Bitcoin (BTCUSD) Forecast: How Could President Trump's Relationship With Cryptocurrencies Stimulate The Markets?


(MENAFN- Investor Ideas) Investorideas, a go-to platform for big investing ideas releases market commentary from Rania Gule, Senior Market Analyst at XS - MENA


Bitcoin (BTC) experienced a significant decline below the $100,000 level before rising back to $103,300 on Tuesday, within a medium-term descending channel. This pullback was partly linked to the rapid rise of DeepSeek, a Chinese AI startup. Launched in January 2025, this new AI model attracted attention due to its high efficiency compared to OpenAI's ChatGPT, putting pressure on both the stock and cryptocurrency markets. The lower cost of developing DeepSeek, at just $1 million compared to OpenAI's $17.9 billion, raised concerns about China's dominance in the chip market, leading to market turbulence and a drop in Bitcoin prices to levels not seen in a while.

In my view, given the increasing correlation between the stock and cryptocurrency markets, Bitcoin's price could face further pressure if the U.S. stock markets continue to decline, especially with the growing concerns over AI development costs in China. If these market downturns persist in traditional markets, Bitcoin may remain within a narrow range or experience further declines. On the other hand, if DeepSeek demonstrates an increased use of AI chips with higher efficiency than advertised, a noticeable improvement in both financial markets and cryptocurrencies could occur in the coming months.
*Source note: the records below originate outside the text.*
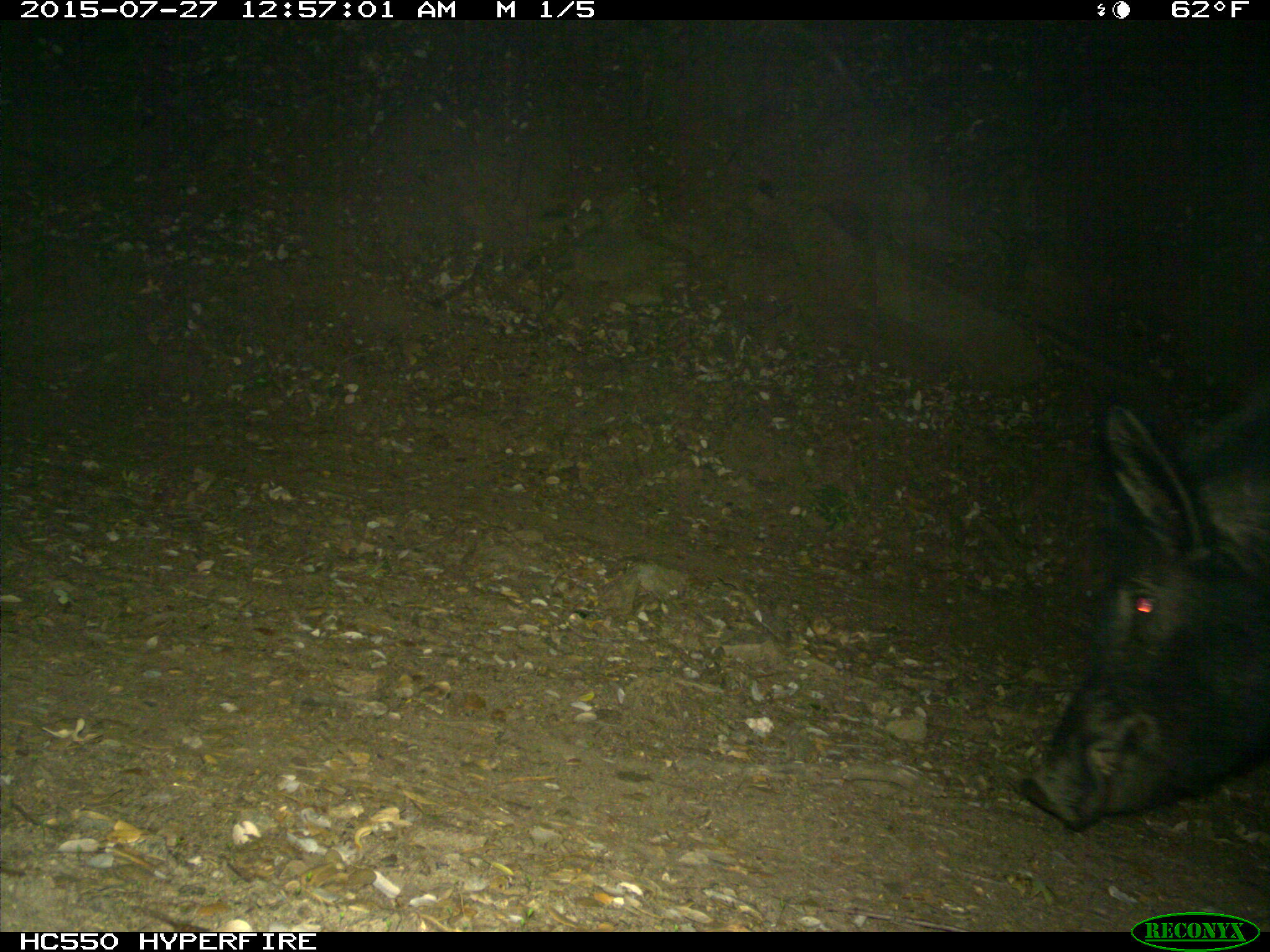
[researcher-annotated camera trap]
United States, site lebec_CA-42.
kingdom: Animalia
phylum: Chordata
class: Mammalia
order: Artiodactyla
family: Suidae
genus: Sus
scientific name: Sus scrofa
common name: wild boar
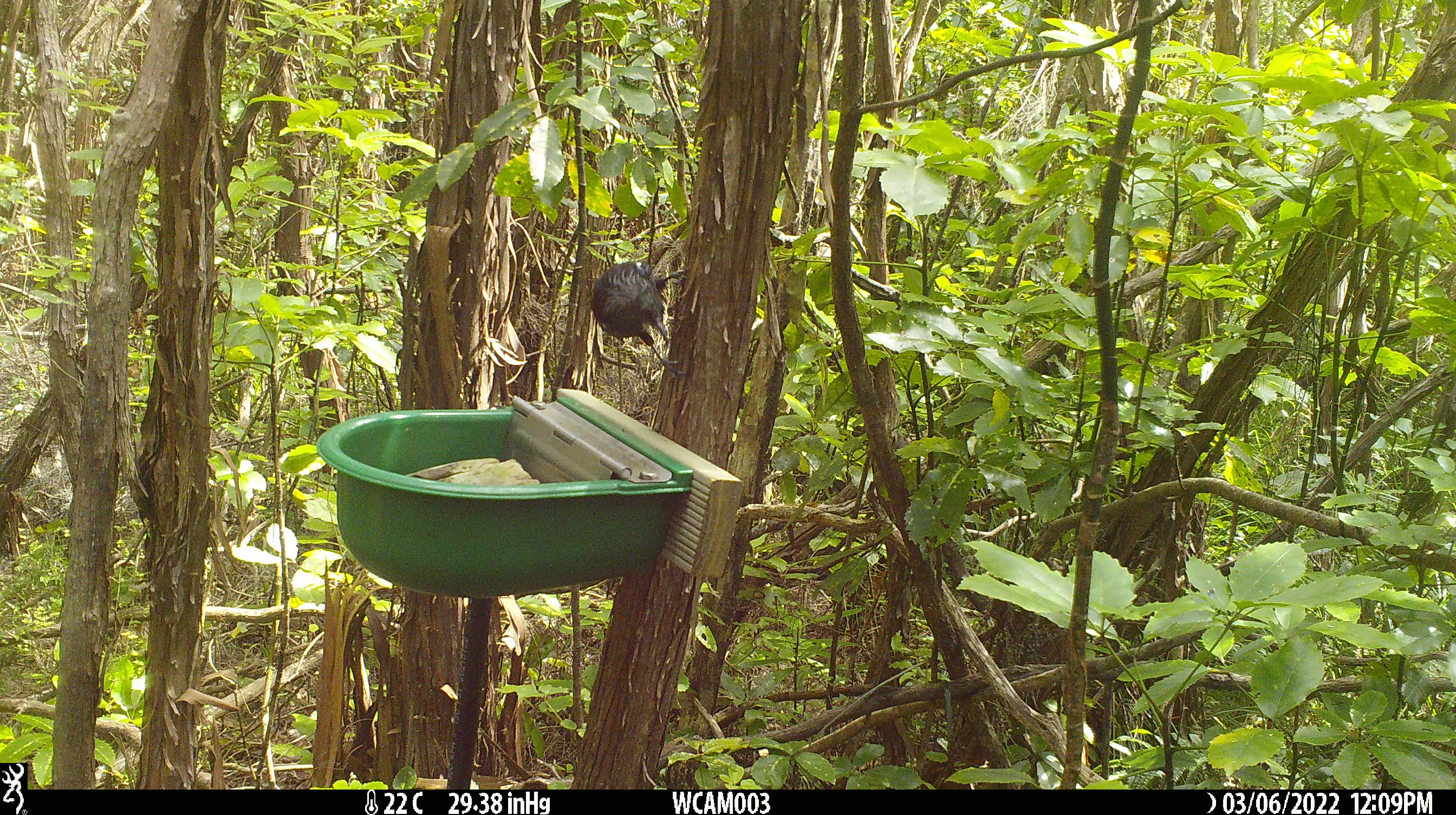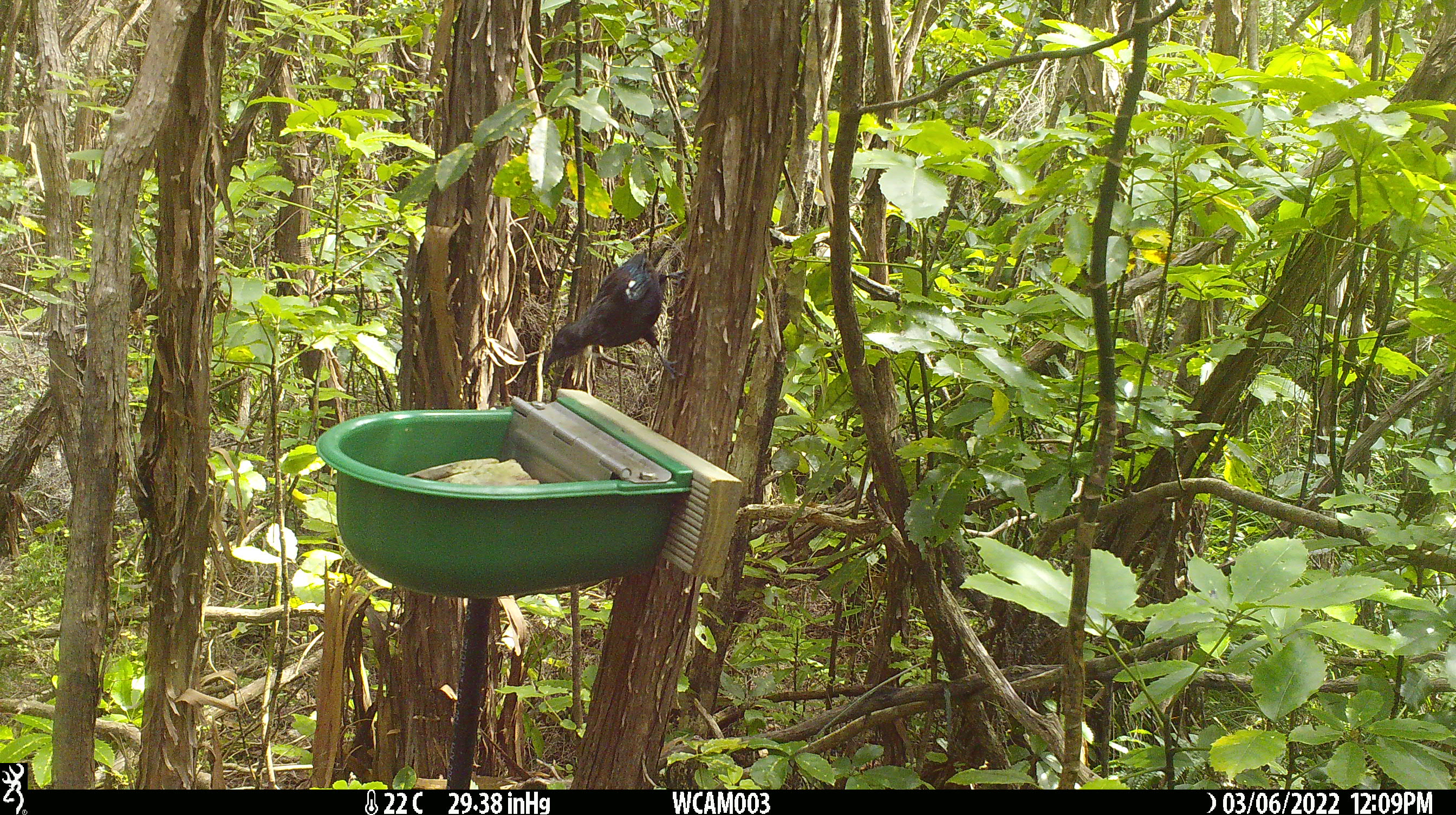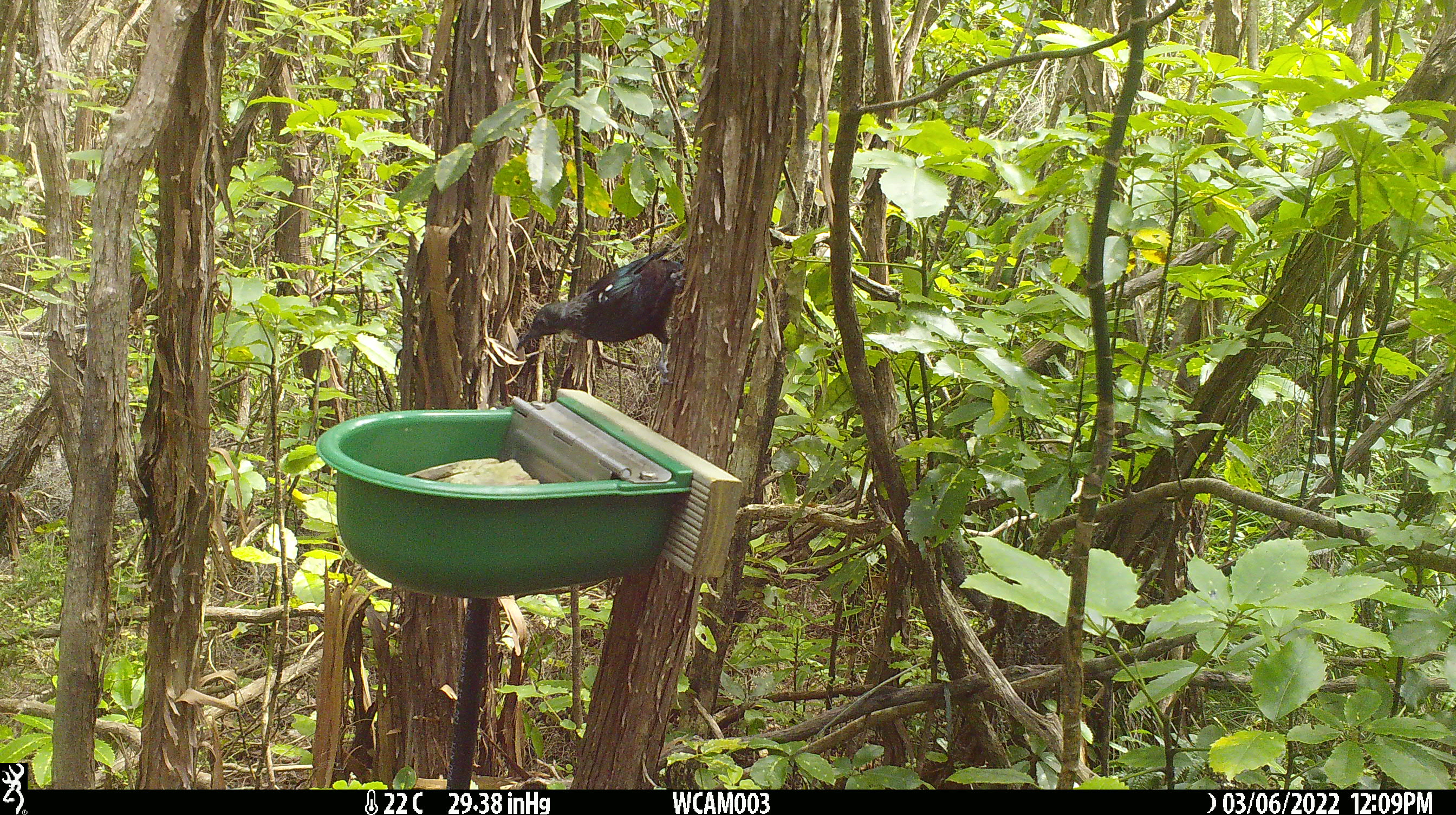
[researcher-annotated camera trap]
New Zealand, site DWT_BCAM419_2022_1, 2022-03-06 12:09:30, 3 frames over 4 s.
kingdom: Animalia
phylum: Chordata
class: Aves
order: Passeriformes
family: Meliphagidae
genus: Prosthemadera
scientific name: Prosthemadera novaeseelandiae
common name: tui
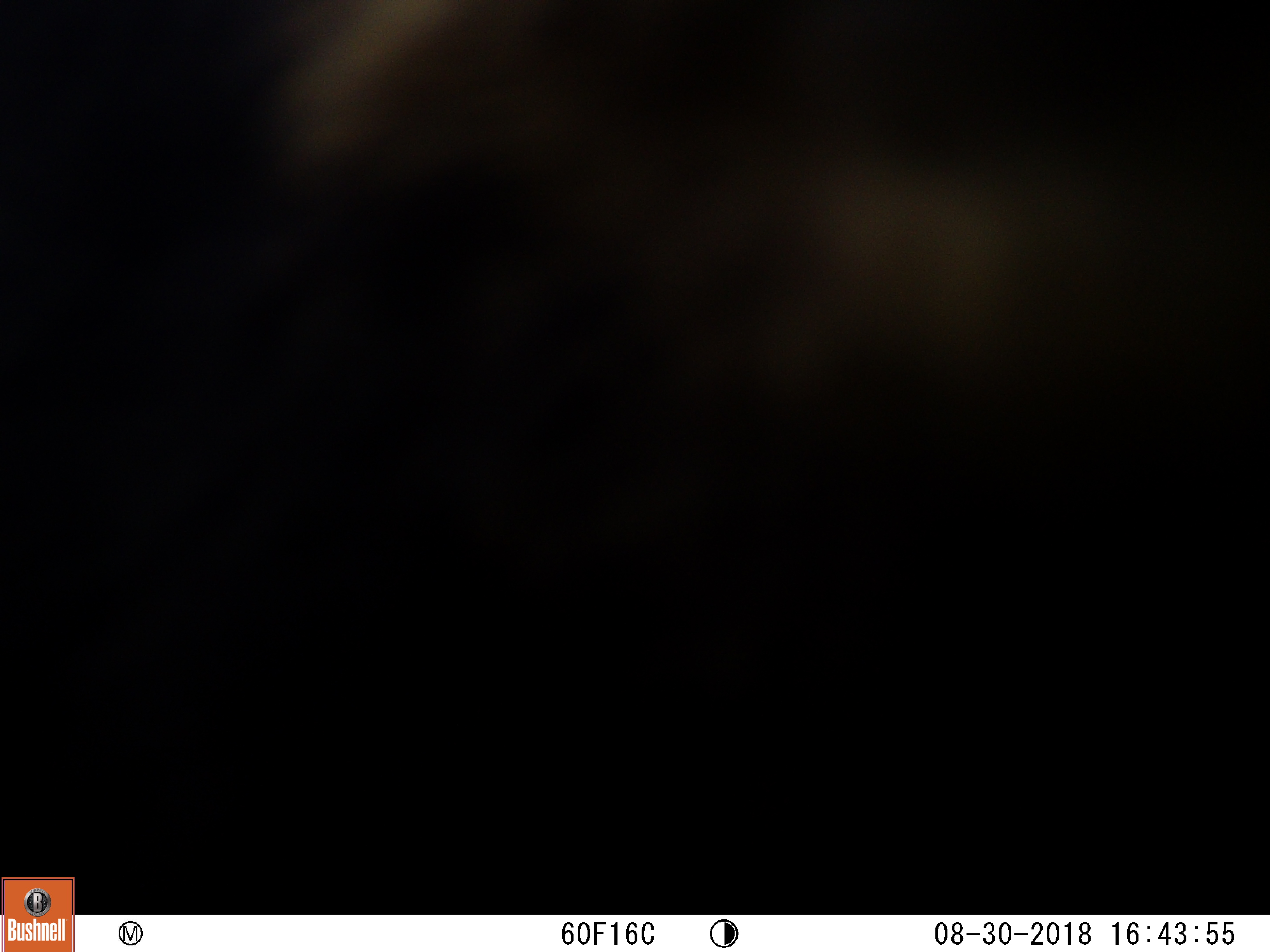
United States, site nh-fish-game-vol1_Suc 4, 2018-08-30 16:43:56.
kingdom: Animalia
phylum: Chordata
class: Mammalia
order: Carnivora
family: Ursidae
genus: Ursus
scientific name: Ursus americanus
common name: black bear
Black bear (Ursus americanus).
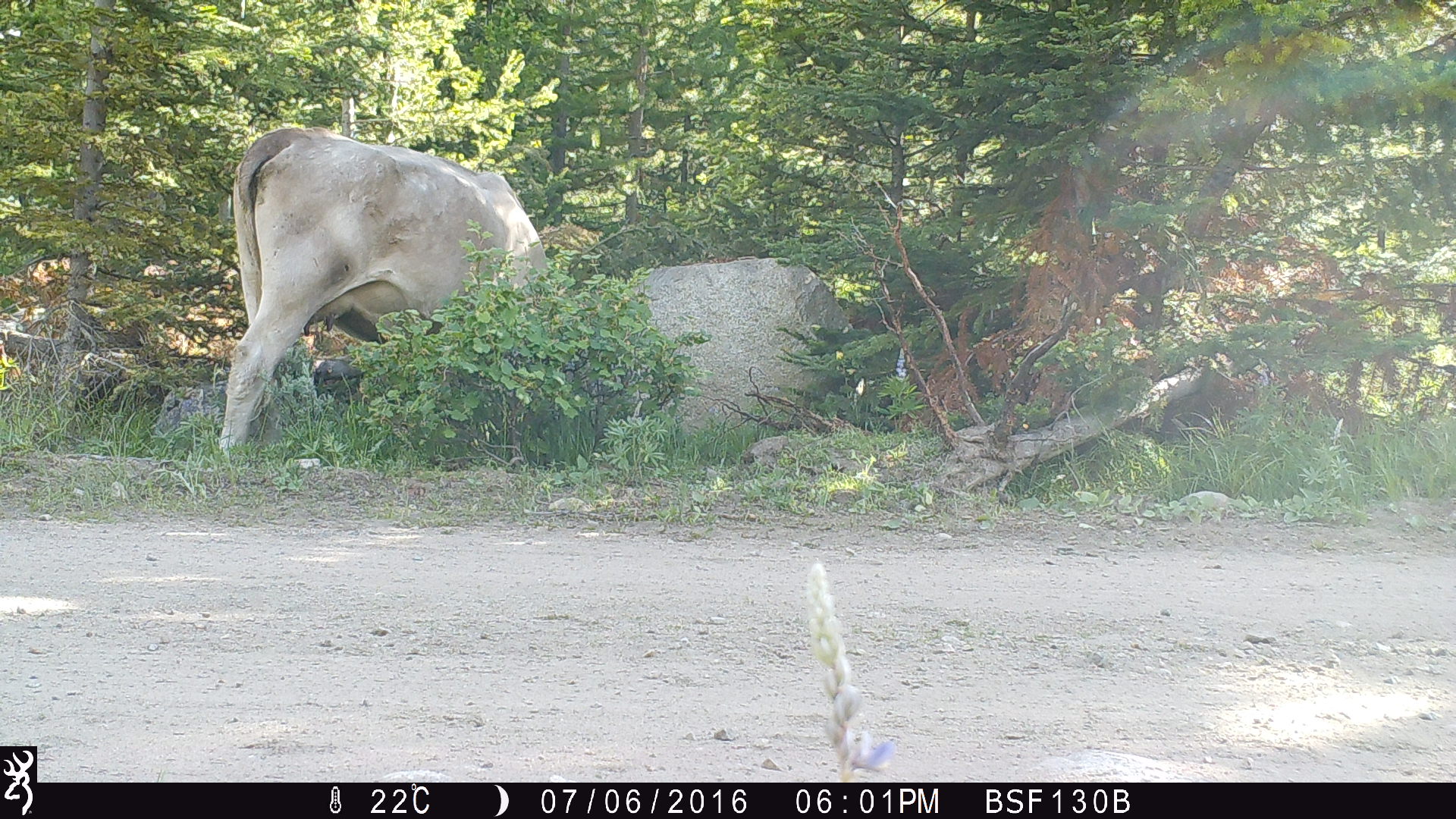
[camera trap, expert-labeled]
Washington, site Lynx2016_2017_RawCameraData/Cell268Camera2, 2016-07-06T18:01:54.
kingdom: Animalia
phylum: Chordata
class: Mammalia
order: Artiodactyla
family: Bovidae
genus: Bos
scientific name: Bos taurus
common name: domestic cattle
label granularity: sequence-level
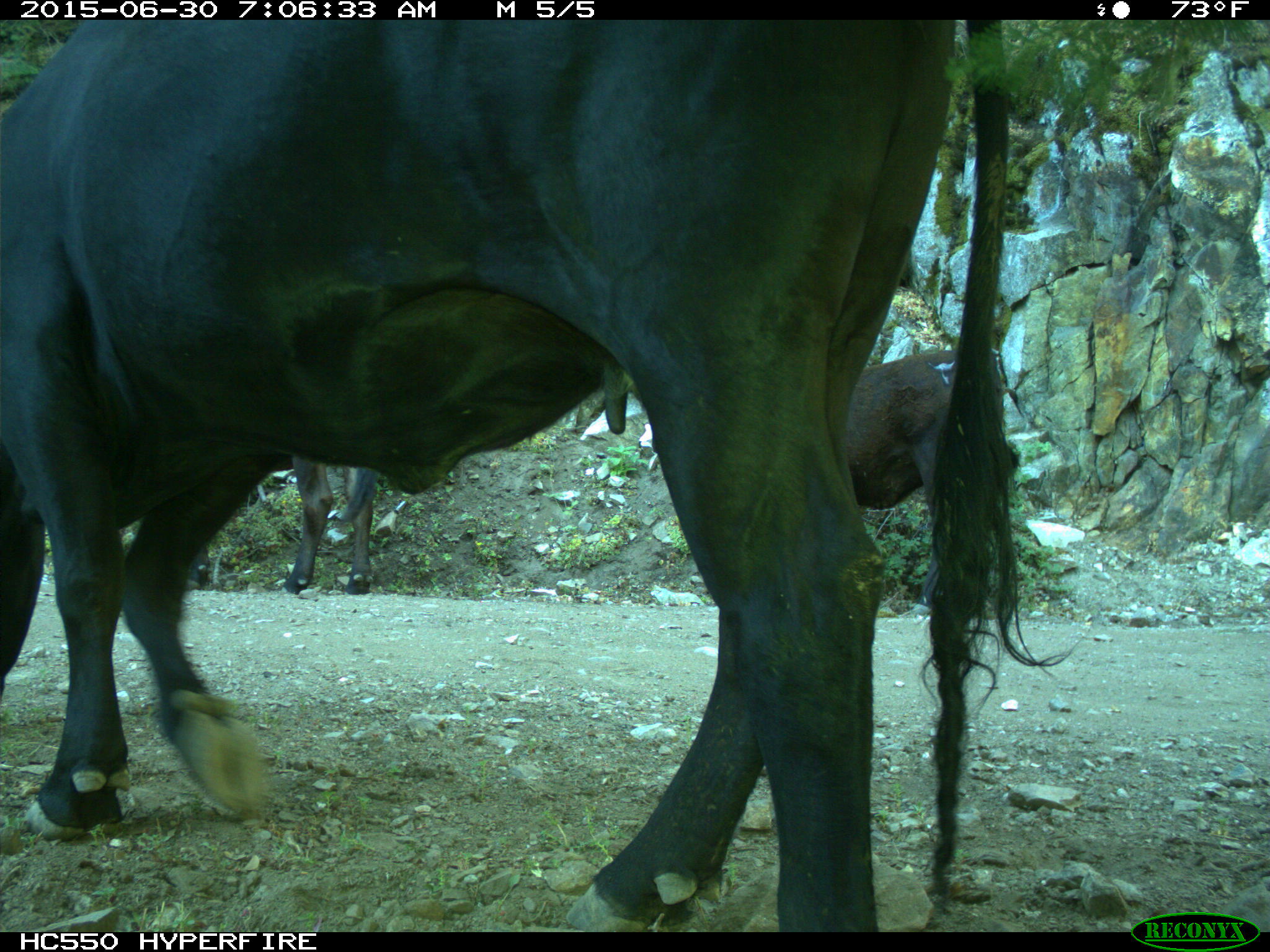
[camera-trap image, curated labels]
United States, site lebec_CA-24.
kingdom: Animalia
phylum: Chordata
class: Mammalia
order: Artiodactyla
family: Bovidae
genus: Bos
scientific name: Bos taurus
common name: domestic cow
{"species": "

Bitcoin (BTC) saw a notable correction as it briefly dropped below $98,000 yesterday for the first time since President Donald Trump's inauguration. Despite this 7.13% drop, I believe the cryptocurrency's fundamentals remain strong, with a notable increase in institutional adoption across multiple fronts. These trends indicate that Bitcoin remains an attractive option for long-term investors. As attention turns to President Trump's policies on cryptocurrencies, a new landscape emerges that could reshape the future of this global industry. When Trump pledged to make the U.S. the "cryptocurrency capital of the world," reactions from supporters and sceptics varied. While Trump is pushing policies to reduce government oversight in this sector, some are highlighting potential risks threatening the global financial system and individual investors.

I view Trump's stance on cryptocurrencies as a strategic step toward positioning America as a leader in this growing industry. By strengthening ties with industry leaders and appointing individuals close to these sectors to key positions, such as selecting Paul Atkins to head the SEC, Trump has begun laying the foundation for the development of the cryptocurrency market in the U.S. Undoubtedly, this policy will drive rapid growth in these assets, which continue to stir debate due to their high volatility and associated risks.

However, this momentum also brings concerns that such a shift could lead to a more chaotic and less regulated market, increasing risks for investors. The global financial markets have witnessed numerous scandals related to cryptocurrencies in recent years, with the collapse of FTX and the involvement of its founder in massive fraud being the most prominent example. This raises concerns about the need for stricter regulation and government guidance to protect investors from abuses. Without strict government regulation, cryptocurrencies may become a breeding ground for financial crimes like money laundering and cyber fraud, which has experts and observers worried.

On the other hand, I noticed a contradiction between Trump's pro-cryptocurrency rhetoric and his actions. Despite previously describing Bitcoin as a "fraud," he later launched his cryptocurrency, $Trump. This move was not just the release of a digital token but a clear attempt to capitalize on the growing cryptocurrency market, complicating Trump's image in this field. This represents a stark conflict between public interests and private policies, reinforcing concerns that Trump's actions may be driven more by personal interests than the broader economic benefit of the United States.

Additionally, I find the idea of creating a Bitcoin reserve under U.S. government oversight concerning. This initiative may prove to be a miscalculation in the long run, as Bitcoin's price volatility could result in substantial financial losses for the U.S. government. This approach could lend Bitcoin official legitimacy while exposing U.S. taxpayers to significant risks due to unpredictable fluctuations in cryptocurrency prices. Even if this project aims to enhance the U.S.'s position in the cryptocurrency market, it may open the door to speculative activities that could have adverse long-term effects.

In my opinion, the future of cryptocurrencies remains uncertain in light of Trump's policies. Will these assets experience more growth in the U.S., or will the risks tied to weak regulation lead to their collapse? It is clear to me that the future paths will remain complex, requiring a balanced approach to ensure sustainable growth while maintaining adequate oversight to ensure market stability and protect investors.